El autoengaño funcional a corto plazo es adaptativo,
pero a largo plazo no es positivo ni beneficioso.
El efecto
psicológico produce se consigue porque la persona decide
transformar una verdad (no ser capaz de alcanzar una meta)
en una mentira que la tranquiliza (la meta no vale la pena).
De este modo, la persona que utiliza el autoengaño
funcional no se desafía a sí misma y se mantiene dentro
de su zona de confort de manera constante.
Porque en
lugar de prepararse para adquirir las habilidades necesarias
para alcanzar la meta que desea, continúa mintiéndose a
sí misma pensando que aquello que deseaba ya no es tan
valioso o que no merece la pena el esfuerzo que demanda
su logro.
Nietzsche tiene una frase, una de las más populares,
que dice en su versión más difundida: «lo que no nos mata,
nos fortalece».
Más allá de las interpretaciones vitalistas, podemos
rescatar de esta frase un profundo sentido al dolor y al
sufrimiento. ¿Para qué sufrir? Para fortalecernos. Se dice
que el hombre crece y madura en el sufrimiento, que el
dolor lo templa y lo enriquece. Pero, ¿nos es dado a todos
enriquecernos cuando sufrimos?
Imagino que hay diferentes maneras de enfrentar el dolor.

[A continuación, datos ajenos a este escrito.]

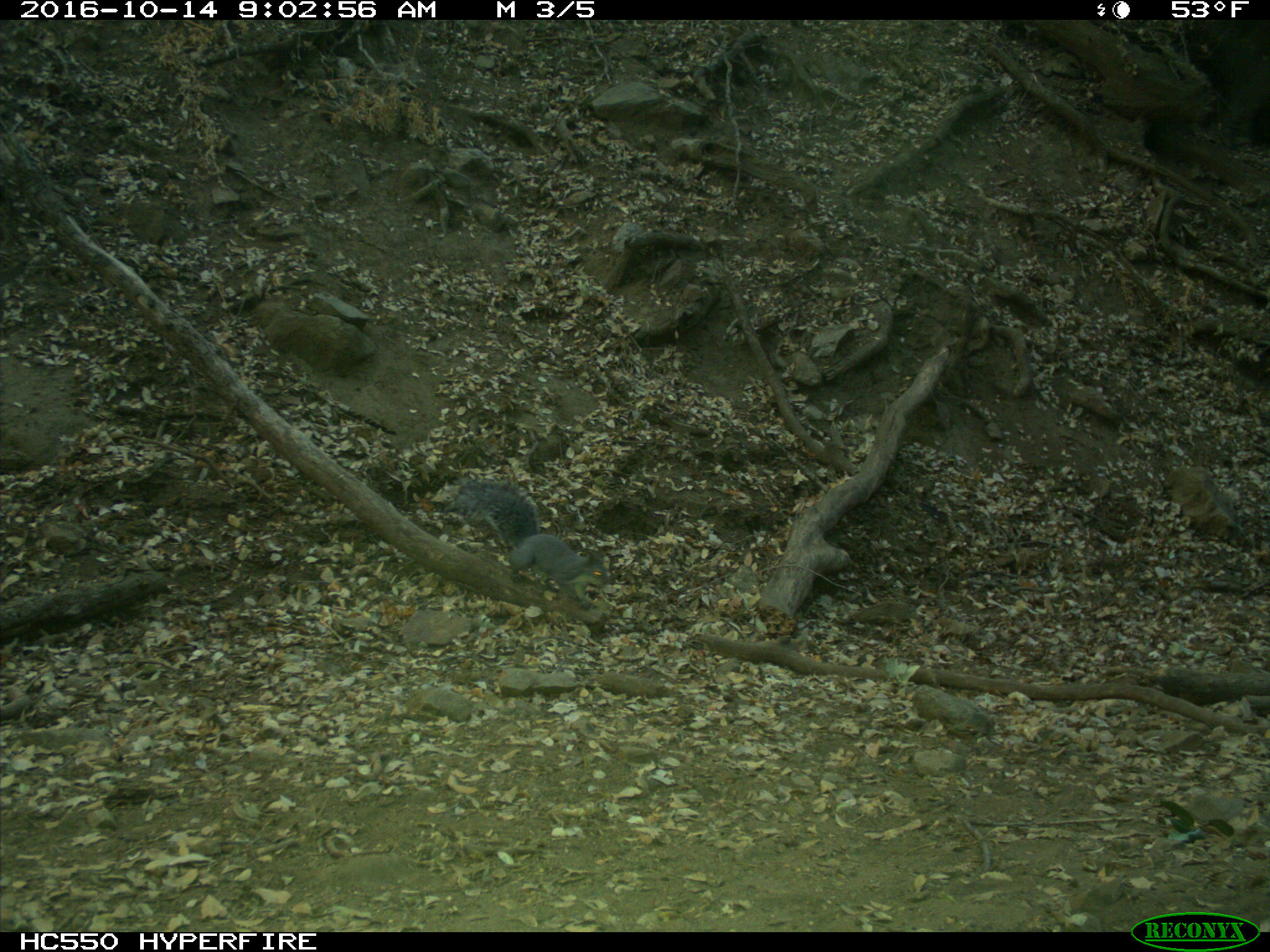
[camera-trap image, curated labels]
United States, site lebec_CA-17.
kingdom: Animalia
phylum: Chordata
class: Mammalia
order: Rodentia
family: Sciuridae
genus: Sciurus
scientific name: Sciurus carolinensis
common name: eastern gray squirrel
Sciurus carolinensis (eastern gray squirrel).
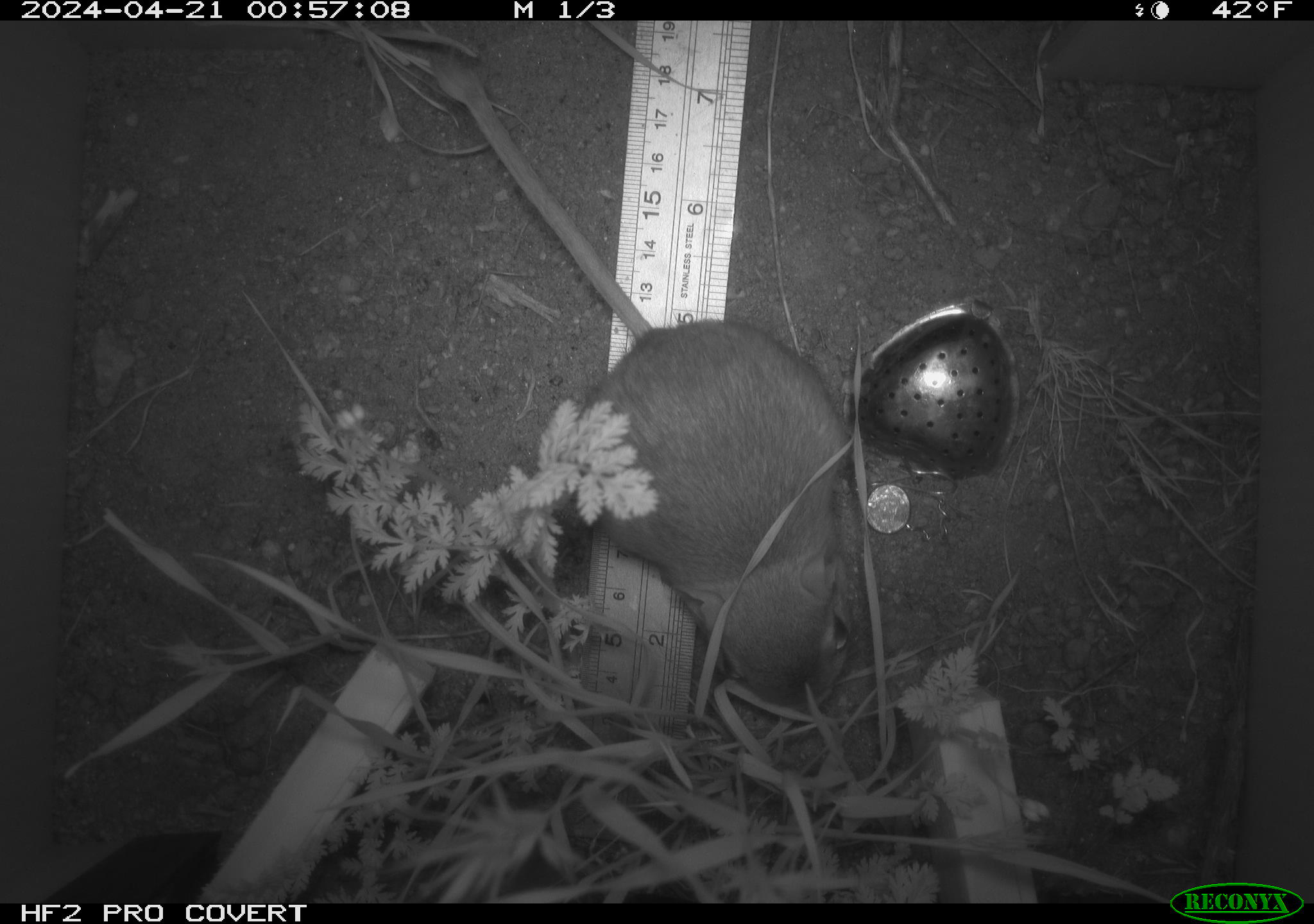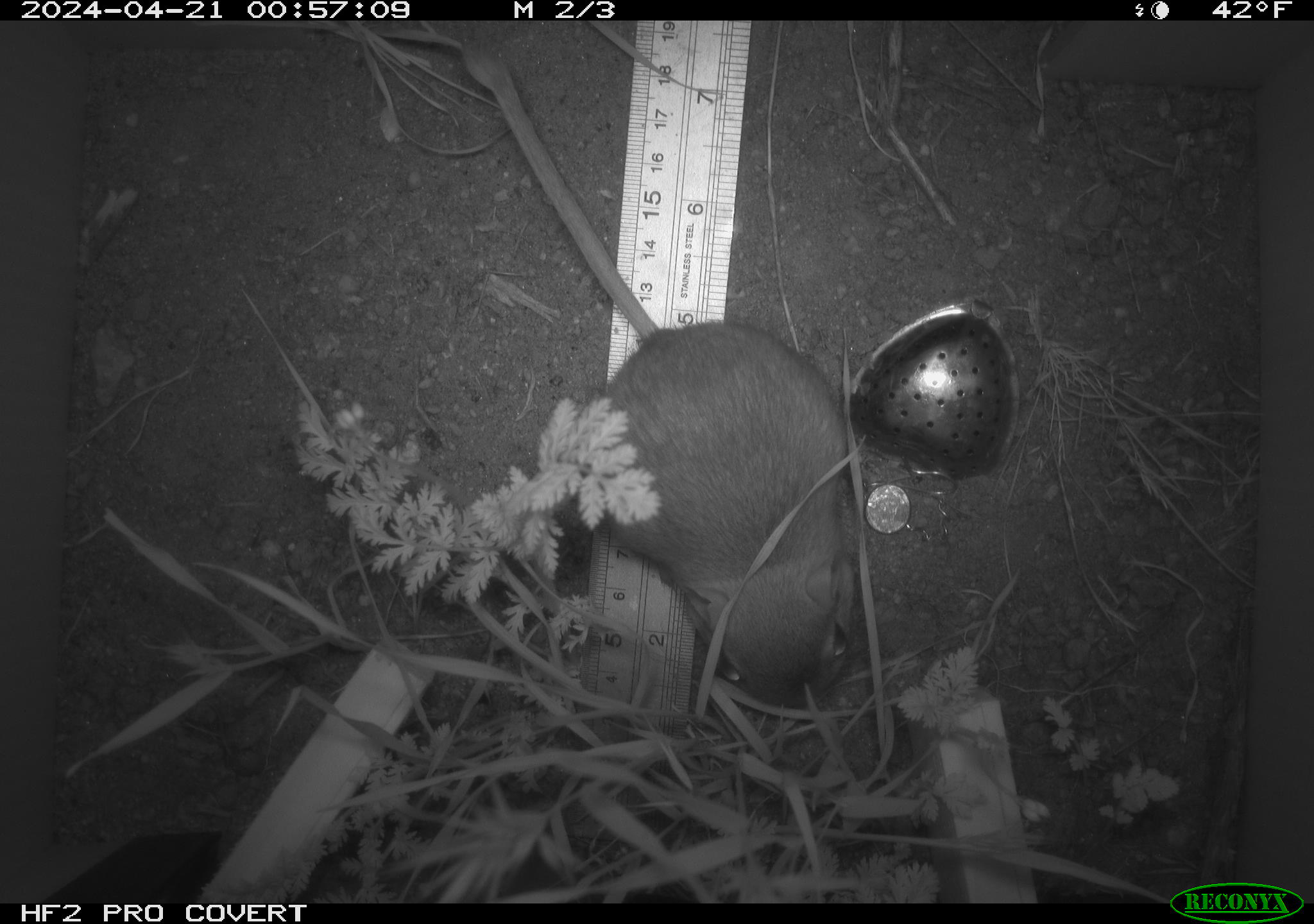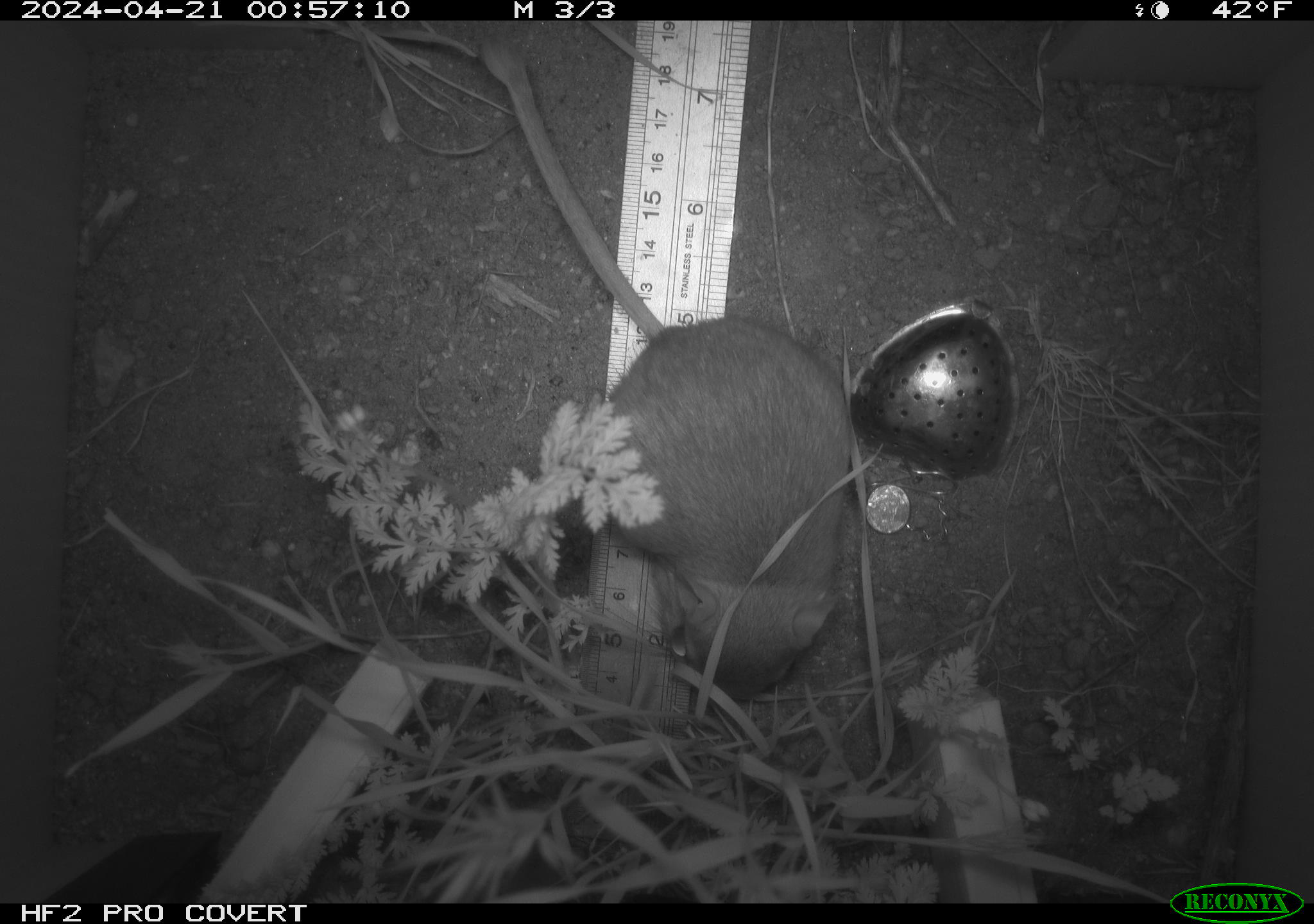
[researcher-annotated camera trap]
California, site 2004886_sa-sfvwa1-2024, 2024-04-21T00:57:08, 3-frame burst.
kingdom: Animalia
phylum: Chordata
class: Mammalia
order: Rodentia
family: Heteromyidae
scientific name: Heteromyidae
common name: kangaroo rats and pocket mice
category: heteromyidae family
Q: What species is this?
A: Heteromyidae family (kangaroo rats and pocket mice) (Heteromyidae).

La más común es querer huir del mismo, alejarlo, eliminarlo.
Tomaremos analgésicos, calmantes; nos evadiremos en
una agitada vida laboral, social, el alcohol o las drogas; nos
anestesiaremos física y psicológicamente.
Pero cuando esto no sea suficiente, cuando no haya
modo de escapar de él, ¿qué haremos además de
desesperarnos y sentirnos los seres más miserables del
planeta? ¿Podremos encontrar otra forma en la que no nos
duela tanto lo que nos duele? Y si encontramos esa forma,
¿importará que nos digan que no hay manera de saber si es
verdadera?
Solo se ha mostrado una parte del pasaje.